Pasaron casi tres horas en la oscuridad absoluta hasta que el aparato captó un sonido inquietante.
No apareció nada visible, pero el hallazgo de un ritual de brujería cambió por completo la atmósfera.
Cuando preguntaron al velador si en el lugar se practicaba magia negra, Laura se desplomó.
Más tarde describiría una presión tan intensa que la obligó a perder el conocimiento.
Su cuerpo reaccionó de forma alarmante: sus gestos, su voz y su expresión cambiaron, como si algo más hubiera tomado el control.
Sus compañeros, paralizados, recurrieron a oraciones y a una medalla de San Benito para protegerla.
Al despertar, Laura no recordaba nada.
Aquella noche confirmó algo que muchos ya sospechaban: su sensibilidad la hacía especialmente vulnerable.
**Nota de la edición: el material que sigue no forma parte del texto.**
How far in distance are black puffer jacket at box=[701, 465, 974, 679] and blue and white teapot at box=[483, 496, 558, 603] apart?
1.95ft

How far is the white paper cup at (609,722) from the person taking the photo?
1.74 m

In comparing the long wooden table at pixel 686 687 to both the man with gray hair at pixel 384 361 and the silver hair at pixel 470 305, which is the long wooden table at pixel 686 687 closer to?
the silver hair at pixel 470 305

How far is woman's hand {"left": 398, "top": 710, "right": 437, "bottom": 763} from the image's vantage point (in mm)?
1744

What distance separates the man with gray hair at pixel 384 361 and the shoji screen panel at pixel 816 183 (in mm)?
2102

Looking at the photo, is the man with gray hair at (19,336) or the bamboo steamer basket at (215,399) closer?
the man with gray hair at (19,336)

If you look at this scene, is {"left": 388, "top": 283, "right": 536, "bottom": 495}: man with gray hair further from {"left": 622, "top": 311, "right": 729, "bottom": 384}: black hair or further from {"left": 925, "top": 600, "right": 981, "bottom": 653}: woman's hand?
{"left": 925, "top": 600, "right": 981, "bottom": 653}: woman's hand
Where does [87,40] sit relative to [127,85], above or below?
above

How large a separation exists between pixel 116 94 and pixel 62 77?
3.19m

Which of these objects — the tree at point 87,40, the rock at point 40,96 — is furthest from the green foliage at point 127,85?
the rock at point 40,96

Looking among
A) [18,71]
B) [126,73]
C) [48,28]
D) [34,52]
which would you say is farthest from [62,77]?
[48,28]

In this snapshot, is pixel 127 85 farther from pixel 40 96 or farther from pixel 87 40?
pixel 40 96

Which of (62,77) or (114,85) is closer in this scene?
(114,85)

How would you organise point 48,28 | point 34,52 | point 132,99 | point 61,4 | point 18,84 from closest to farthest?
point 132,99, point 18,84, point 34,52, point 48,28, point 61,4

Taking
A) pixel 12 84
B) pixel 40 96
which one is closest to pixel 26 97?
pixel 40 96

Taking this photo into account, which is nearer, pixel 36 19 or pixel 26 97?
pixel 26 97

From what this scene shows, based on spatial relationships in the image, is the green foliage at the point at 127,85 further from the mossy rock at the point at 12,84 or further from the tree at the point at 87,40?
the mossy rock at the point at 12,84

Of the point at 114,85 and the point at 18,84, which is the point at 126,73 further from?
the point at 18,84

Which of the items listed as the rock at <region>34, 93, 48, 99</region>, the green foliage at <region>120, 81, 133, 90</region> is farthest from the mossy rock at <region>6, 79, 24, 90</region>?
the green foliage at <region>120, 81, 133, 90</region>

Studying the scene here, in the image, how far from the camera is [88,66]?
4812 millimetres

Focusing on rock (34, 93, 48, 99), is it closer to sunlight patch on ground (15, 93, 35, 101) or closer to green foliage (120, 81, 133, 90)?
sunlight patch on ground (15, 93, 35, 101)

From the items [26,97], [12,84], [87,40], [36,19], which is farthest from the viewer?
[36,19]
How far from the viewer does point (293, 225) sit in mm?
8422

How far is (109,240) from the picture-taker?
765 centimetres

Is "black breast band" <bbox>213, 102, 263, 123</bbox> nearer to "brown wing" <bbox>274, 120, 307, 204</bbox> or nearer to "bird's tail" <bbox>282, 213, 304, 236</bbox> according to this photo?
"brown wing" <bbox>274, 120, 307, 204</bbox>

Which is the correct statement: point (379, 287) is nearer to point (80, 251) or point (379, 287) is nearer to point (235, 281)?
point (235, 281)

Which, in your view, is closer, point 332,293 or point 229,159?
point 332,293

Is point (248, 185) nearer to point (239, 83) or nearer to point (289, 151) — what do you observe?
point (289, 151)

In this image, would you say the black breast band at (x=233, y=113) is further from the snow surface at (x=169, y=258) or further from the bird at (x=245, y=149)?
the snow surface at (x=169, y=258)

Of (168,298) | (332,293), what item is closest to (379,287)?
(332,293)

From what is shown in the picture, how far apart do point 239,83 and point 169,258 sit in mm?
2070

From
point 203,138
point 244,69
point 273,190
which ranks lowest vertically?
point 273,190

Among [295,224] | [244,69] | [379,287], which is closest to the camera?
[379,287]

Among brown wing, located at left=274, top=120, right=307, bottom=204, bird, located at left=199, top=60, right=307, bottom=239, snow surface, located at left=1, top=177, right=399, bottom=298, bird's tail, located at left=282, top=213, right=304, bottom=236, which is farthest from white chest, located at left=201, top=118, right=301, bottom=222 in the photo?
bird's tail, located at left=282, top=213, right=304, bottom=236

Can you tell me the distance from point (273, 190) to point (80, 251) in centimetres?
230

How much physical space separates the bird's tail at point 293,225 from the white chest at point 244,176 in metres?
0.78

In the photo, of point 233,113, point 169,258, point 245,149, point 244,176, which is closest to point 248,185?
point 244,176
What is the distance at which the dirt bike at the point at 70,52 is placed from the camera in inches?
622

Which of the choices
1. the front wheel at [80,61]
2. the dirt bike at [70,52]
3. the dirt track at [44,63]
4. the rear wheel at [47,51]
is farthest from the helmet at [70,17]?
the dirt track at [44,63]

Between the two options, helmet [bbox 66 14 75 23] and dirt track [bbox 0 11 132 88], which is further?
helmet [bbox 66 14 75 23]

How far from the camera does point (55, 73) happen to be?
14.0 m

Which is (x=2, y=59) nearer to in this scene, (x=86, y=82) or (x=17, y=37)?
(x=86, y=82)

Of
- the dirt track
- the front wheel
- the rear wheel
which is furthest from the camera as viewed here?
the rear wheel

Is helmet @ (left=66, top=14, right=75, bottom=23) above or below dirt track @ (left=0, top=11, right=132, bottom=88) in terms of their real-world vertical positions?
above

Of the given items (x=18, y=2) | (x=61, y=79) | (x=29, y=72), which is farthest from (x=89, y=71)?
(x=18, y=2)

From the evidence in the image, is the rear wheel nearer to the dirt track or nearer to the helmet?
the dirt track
Pero lo peor aún estaba por llegar.
Años después, Extranormal investigó el infame caso del Ermitaño de la Cañada del Lobo, Nicolás López, un hombre ciego que vivía aislado en las montañas de San Luis Potosí.
Según la leyenda, su ceguera no era natural, sino producto de brujería.

Desde el inicio, el camino estuvo plagado de obstáculos: sonidos inexplicables, corrientes de agua que parecían moverse solas y una sensación constante de ser observados.
Laura no pudo avanzar.
Exhausta, aseguró que las brujas de la montaña estaban bloqueando su paso.
Dijo sentir el alma rota, el cuerpo seco y una tristeza profunda.
Finalmente, el equipo logró entrevistar al ermitaño, quien resultó ser un hombre lúcido, articulado y sorprendentemente consciente de las fuerzas que lo rodeaban.
Habló de espíritus, almas ahogadas, duendes y entidades oscuras.
Y lanzó una advertencia directa: Laura estaba en peligro.
Según el ermitaño, una energía oscura se había adherido a ella tras investigaciones anteriores.
Describió a la entidad como una figura negra, con forma humana y cabeza de cabra.
Poco después, las cámaras captaron sombras imposibles, neblinas densas y, en una de las escenas más perturbadoras del programa, un rostro demoníaco con ojos brillantes apareciendo brevemente frente al lente.
Meses más tarde, Laura insistió en regresar a la Cañada del Lobo.
Creía que su alma había sido fragmentada y robada.
Con un cuchillo consagrado, realizó un ritual en plena noche, enfrentando aquello que decía rodearla.
Habló en voz alta, rezó, bendijo y ancló energías, declarando que luchaba por recuperar su propia esencia.
Ya no era una investigación: era una guerra espiritual.
Tras estos eventos, Laura se alejó de la televisión.
Sin embargo, reapareció en un live de Instagram que se volvió viral.
Entre lágrimas, pidió ayuda a embajadas, denunció que la estaban silenciando y aseguró que aquello sería lo último que el público escucharía de ella.
Días después, murió.
La noticia conmocionó a seguidores, colegas y escépticos por igual.
De inmediato surgieron teorías: que nunca recuperó su alma, que las energías de la cañada la habían marcado para siempre, que su cuerpo no resistió años de contacto con lo inexplicable.
Otros fueron más lejos, hablando de conspiraciones y silencios forzados.
La familia, sin embargo, ofreció una explicación distinta.
Su hermana Marcela Rivas confirmó que Laura había estado hospitalizada en Guadalajara y que falleció por complicaciones derivadas de úlceras gástricas, agravadas por problemas de salud posteriores a un bypass realizado en 2019.
Para ellos, no hubo posesiones ni maldiciones, solo un cuerpo agotado.
Aun así, las dudas persisten.
Las últimas publicaciones de Laura, cargadas de simbolismo, amor y despedida, siguen alimentando el misterio.
Sus propias palabras resuenan con fuerza: ella absorbía todo, protegía a los demás y nunca tuvo miedo… excepto quizá al final.
Laura Rivas se fue como vivió: caminando en la frontera entre la luz y la oscuridad, dejando tras de sí una historia imposible de olvidar.